[Dataset entries]:
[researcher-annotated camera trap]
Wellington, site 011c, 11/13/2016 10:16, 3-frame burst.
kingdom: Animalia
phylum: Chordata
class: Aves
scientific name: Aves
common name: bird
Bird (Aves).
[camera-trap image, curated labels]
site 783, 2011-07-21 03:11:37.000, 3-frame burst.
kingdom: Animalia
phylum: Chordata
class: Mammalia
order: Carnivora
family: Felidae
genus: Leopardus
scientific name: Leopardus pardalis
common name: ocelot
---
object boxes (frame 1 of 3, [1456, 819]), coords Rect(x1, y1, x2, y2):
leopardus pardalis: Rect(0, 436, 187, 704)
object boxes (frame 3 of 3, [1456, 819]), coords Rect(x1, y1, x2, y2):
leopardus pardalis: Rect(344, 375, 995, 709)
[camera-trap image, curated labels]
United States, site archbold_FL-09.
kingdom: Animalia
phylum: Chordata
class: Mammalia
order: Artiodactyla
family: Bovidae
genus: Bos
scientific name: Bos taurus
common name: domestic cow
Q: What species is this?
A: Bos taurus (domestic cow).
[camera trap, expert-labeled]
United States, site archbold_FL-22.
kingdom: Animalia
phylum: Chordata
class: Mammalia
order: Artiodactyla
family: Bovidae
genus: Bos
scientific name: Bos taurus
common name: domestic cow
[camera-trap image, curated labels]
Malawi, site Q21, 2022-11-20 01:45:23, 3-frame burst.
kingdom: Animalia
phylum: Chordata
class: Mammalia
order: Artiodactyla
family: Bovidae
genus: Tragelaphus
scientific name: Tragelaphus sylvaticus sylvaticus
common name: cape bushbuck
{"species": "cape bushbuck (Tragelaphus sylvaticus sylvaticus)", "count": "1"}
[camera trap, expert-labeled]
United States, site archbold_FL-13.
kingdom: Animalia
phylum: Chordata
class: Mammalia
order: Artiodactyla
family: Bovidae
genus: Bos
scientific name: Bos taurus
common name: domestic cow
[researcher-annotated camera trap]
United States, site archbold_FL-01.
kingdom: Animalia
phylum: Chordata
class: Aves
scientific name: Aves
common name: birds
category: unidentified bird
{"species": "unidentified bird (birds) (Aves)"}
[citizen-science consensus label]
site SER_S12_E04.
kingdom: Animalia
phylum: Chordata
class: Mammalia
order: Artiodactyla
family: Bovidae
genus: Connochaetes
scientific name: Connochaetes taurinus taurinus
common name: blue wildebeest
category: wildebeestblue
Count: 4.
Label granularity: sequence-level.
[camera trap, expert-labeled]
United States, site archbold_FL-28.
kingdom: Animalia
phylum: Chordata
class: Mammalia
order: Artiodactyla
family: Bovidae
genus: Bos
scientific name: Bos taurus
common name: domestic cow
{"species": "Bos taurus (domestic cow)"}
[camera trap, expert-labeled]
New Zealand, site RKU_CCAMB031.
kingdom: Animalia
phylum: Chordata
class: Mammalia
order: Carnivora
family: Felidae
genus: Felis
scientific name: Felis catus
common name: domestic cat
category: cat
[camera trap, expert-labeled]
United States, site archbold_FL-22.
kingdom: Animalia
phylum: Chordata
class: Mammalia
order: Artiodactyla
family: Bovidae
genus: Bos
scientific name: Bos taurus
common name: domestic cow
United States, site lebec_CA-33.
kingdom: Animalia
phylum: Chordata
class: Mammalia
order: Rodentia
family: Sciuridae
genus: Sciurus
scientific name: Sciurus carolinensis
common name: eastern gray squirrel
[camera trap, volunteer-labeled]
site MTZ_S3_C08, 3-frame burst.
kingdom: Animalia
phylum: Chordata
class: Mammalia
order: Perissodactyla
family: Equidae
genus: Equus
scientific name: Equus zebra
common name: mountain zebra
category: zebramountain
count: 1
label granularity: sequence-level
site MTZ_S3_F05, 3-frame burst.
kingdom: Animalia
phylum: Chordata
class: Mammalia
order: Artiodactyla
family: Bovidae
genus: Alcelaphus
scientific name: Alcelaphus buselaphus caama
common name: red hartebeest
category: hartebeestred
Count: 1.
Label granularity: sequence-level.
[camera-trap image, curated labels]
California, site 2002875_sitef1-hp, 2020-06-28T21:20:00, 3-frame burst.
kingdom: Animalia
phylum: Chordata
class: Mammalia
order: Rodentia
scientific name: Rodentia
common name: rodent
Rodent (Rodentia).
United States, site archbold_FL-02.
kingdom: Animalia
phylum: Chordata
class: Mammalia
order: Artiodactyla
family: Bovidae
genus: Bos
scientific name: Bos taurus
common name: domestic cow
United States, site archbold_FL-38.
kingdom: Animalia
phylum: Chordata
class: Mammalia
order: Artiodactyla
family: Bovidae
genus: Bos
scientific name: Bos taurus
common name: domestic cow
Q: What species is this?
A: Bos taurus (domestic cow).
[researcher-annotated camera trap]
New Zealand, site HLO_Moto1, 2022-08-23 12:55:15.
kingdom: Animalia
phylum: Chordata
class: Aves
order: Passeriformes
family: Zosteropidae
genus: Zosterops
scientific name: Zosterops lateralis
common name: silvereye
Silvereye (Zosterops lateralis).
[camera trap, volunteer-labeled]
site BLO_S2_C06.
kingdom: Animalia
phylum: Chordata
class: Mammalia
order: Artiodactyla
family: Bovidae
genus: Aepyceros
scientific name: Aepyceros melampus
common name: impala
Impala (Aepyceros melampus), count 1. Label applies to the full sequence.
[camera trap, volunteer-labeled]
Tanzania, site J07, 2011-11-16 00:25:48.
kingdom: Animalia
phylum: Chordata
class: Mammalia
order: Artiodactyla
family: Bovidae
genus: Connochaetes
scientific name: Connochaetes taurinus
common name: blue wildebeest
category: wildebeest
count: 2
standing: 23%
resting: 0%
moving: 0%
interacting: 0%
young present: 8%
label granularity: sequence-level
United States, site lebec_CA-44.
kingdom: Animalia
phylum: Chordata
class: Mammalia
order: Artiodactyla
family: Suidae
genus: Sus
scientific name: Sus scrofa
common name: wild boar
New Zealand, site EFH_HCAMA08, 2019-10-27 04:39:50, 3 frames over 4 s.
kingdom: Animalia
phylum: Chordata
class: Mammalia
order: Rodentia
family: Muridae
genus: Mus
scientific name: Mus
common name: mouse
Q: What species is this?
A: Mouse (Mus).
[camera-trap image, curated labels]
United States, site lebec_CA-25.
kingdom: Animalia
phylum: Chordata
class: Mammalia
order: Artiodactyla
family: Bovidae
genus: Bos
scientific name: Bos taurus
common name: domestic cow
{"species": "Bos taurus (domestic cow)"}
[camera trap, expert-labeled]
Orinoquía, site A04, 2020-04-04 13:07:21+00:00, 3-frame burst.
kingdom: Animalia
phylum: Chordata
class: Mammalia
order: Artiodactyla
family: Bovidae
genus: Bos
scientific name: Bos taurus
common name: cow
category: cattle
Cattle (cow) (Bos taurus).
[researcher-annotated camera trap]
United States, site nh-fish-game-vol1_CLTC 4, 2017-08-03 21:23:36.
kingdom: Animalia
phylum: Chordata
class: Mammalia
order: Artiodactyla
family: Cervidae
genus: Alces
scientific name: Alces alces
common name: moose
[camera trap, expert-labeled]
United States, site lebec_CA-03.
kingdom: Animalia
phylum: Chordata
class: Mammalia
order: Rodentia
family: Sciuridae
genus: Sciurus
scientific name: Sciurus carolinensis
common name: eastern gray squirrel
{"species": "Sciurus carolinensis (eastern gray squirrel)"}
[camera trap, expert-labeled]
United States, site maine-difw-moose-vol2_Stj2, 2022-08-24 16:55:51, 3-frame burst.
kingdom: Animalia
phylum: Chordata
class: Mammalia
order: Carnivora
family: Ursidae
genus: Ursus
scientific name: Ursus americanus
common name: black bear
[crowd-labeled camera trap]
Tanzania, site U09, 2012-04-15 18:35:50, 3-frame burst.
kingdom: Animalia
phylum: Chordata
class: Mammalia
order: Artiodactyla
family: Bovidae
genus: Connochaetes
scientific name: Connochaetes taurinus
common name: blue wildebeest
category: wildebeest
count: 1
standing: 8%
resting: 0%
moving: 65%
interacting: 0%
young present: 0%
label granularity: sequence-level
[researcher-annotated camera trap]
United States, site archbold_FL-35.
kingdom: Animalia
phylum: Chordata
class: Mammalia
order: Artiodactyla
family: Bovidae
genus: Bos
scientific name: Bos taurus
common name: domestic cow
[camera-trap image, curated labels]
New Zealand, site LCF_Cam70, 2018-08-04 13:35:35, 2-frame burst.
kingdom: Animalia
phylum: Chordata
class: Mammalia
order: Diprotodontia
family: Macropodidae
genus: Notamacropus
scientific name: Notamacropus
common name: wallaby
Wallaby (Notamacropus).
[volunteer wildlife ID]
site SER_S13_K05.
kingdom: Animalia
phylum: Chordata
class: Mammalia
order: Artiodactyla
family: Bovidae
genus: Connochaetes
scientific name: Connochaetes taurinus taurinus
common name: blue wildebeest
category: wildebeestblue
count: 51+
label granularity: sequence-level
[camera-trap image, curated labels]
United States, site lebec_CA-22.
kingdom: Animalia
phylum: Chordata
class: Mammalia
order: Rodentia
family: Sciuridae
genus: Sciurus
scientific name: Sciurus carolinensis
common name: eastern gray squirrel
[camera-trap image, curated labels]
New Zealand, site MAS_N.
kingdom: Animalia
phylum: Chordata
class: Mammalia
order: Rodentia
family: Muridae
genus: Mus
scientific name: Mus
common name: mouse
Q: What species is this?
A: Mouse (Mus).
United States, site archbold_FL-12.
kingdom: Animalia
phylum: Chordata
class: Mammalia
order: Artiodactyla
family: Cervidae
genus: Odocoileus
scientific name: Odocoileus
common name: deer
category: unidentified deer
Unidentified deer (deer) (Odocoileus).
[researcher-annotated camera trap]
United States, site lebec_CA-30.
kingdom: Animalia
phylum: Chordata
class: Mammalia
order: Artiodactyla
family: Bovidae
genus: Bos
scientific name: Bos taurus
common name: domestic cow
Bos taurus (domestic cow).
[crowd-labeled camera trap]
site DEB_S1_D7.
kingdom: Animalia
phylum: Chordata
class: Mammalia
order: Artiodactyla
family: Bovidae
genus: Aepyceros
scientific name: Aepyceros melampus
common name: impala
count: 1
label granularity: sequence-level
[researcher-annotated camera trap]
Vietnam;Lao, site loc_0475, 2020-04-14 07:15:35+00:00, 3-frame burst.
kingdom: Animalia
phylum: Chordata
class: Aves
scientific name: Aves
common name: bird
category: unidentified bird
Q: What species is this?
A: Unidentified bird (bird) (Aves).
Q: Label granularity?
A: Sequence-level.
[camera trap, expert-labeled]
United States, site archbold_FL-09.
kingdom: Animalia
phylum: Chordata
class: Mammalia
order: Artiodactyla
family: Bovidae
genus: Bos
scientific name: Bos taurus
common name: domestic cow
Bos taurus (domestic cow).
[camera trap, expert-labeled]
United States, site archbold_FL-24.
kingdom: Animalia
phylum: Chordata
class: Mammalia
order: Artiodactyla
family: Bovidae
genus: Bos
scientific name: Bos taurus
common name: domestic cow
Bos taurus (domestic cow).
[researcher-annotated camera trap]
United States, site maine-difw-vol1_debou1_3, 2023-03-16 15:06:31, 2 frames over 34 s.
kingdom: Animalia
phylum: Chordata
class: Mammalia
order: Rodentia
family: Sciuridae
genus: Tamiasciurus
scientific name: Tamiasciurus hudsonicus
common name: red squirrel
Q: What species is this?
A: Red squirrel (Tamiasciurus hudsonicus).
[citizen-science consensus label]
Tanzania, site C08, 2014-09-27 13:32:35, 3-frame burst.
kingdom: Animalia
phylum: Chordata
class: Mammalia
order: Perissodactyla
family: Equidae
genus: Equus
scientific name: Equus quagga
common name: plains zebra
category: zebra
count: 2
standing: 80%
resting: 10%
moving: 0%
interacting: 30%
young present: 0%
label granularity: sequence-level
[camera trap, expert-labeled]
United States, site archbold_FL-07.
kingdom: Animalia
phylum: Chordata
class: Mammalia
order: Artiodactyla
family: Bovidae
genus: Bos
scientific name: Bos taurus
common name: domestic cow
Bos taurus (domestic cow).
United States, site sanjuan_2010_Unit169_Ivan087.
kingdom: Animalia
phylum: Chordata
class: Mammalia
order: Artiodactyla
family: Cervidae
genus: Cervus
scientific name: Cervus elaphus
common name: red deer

[TASK BRIEF]: Reproduce each line of the records in which the string "over" appears.

[ANSWER BOX]:
New Zealand, site EFH_HCAMA08, 2019-10-27 04:39:50, 3 frames over 4 s.
United States, site maine-difw-vol1_debou1_3, 2023-03-16 15:06:31, 2 frames over 34 s.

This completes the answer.